**Caption-style text data**
Start of Block

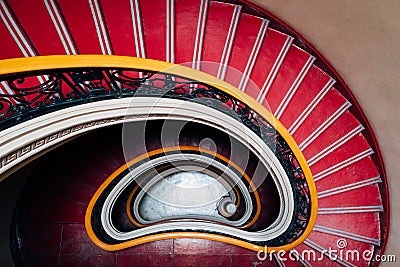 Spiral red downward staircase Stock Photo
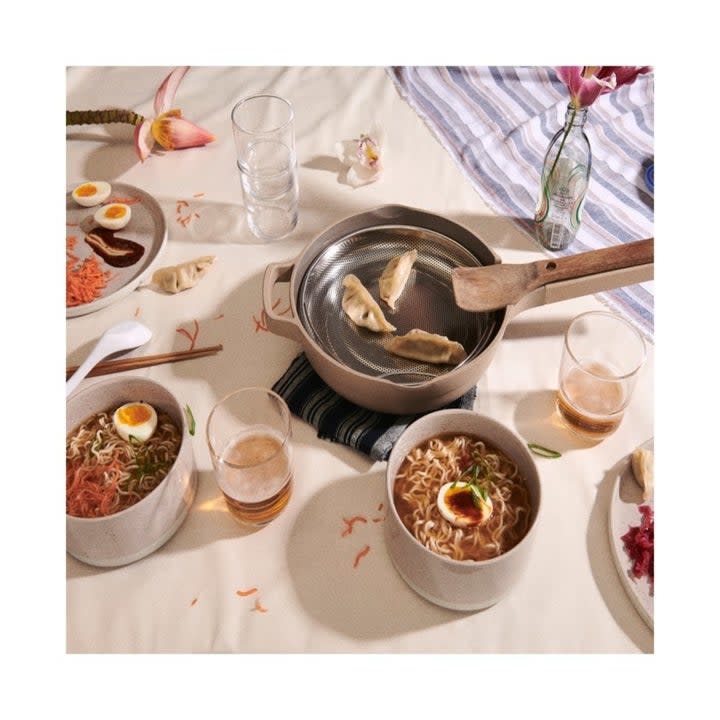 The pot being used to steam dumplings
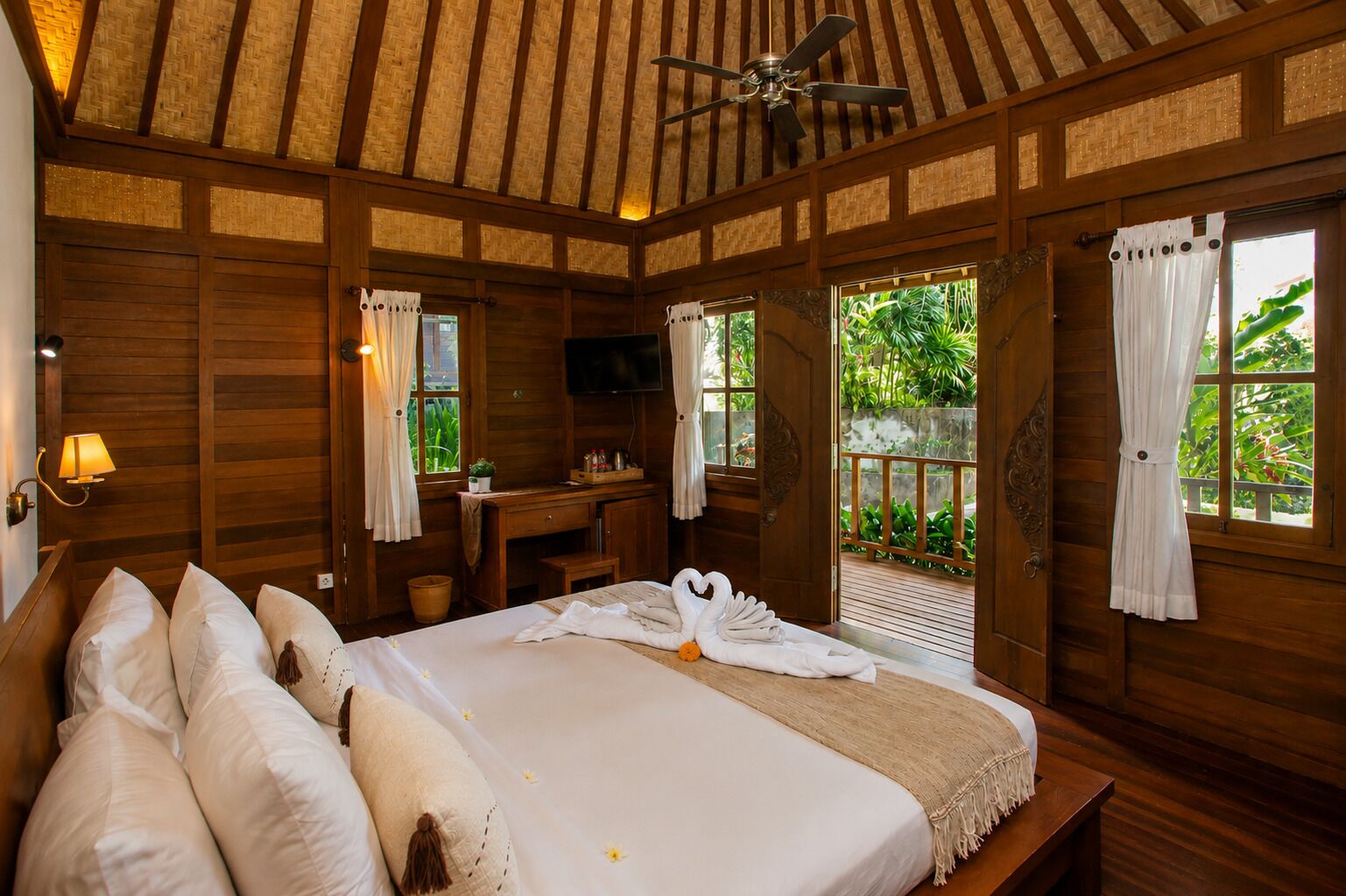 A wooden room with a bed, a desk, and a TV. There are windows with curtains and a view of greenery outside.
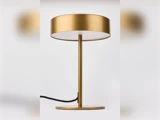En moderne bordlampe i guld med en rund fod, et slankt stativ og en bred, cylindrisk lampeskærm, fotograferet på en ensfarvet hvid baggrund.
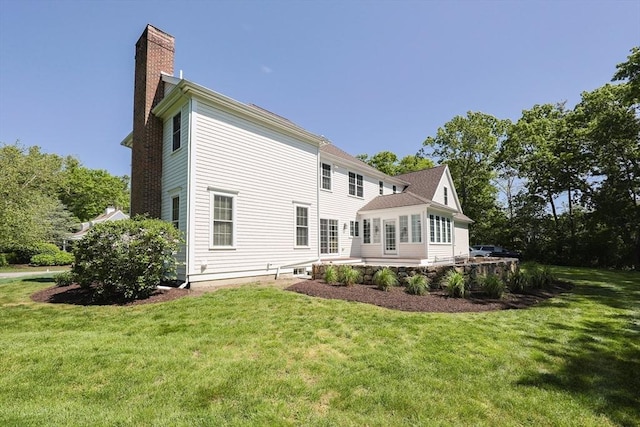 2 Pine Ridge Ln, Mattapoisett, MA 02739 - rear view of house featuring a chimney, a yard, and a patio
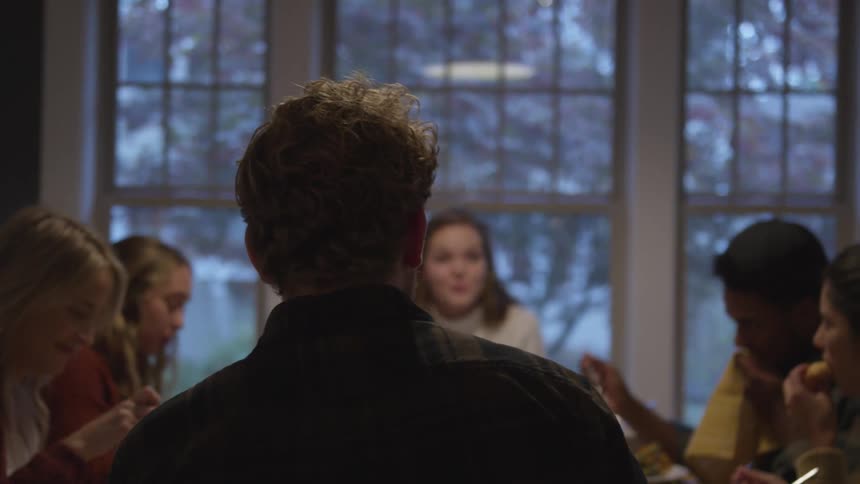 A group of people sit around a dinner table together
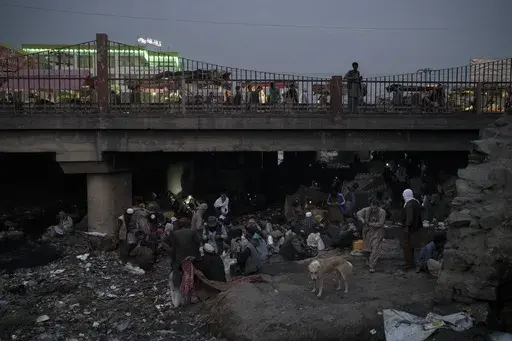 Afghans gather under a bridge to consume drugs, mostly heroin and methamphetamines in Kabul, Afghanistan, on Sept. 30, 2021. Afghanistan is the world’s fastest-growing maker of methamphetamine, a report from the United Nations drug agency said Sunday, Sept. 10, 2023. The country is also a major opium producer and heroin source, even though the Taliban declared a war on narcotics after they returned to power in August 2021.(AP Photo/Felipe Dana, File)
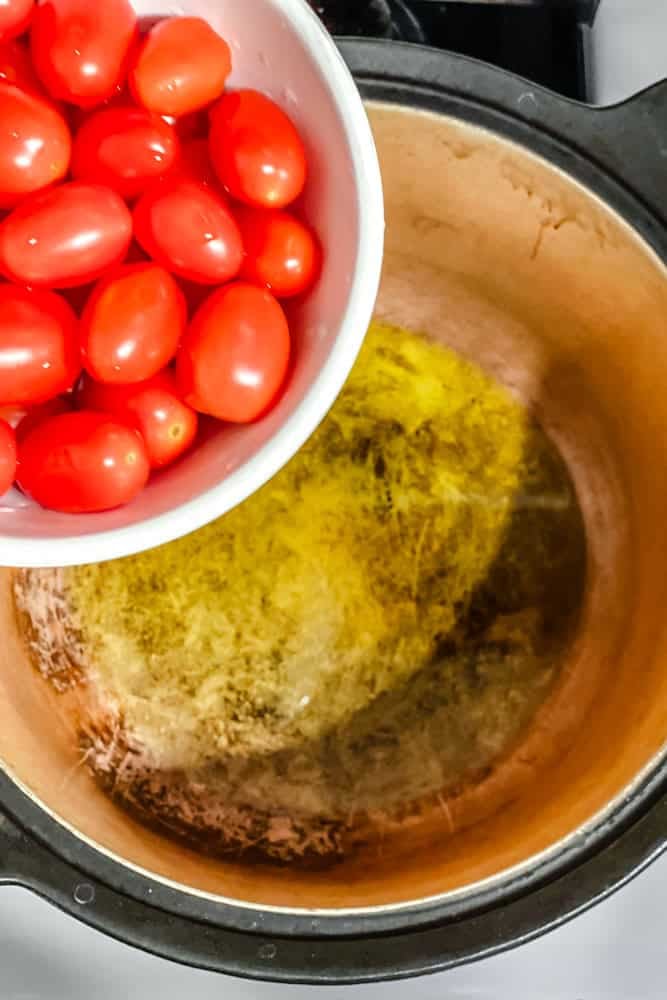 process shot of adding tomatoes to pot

End of Block

**To do**
Can you output the lines above as a JSON list of strings, one string per line, skipping any blank lines and leaving the pictures out?

**Finished task**
[
  " Spiral red downward staircase Stock Photo",
  " The pot being used to steam dumplings",
  " A wooden room with a bed, a desk, and a TV. There are windows with curtains and a view of greenery outside.",
  "En moderne bordlampe i guld med en rund fod, et slankt stativ og en bred, cylindrisk lampeskærm, fotograferet på en ensfarvet hvid baggrund.",
  " 2 Pine Ridge Ln, Mattapoisett, MA 02739 - rear view of house featuring a chimney, a yard, and a patio",
  " A group of people sit around a dinner table together",
  " Afghans gather under a bridge to consume drugs, mostly heroin and methamphetamines in Kabul, Afghanistan, on Sept. 30, 2021. Afghanistan is the world’s fastest-growing maker of methamphetamine, a report from the United Nations drug agency said Sunday, Sept. 10, 2023. The country is also a major opium producer and heroin source, even though the Taliban declared a war on narcotics after they returned to power in August 2021.(AP Photo/Felipe Dana, File)",
  " process shot of adding tomatoes to pot"
]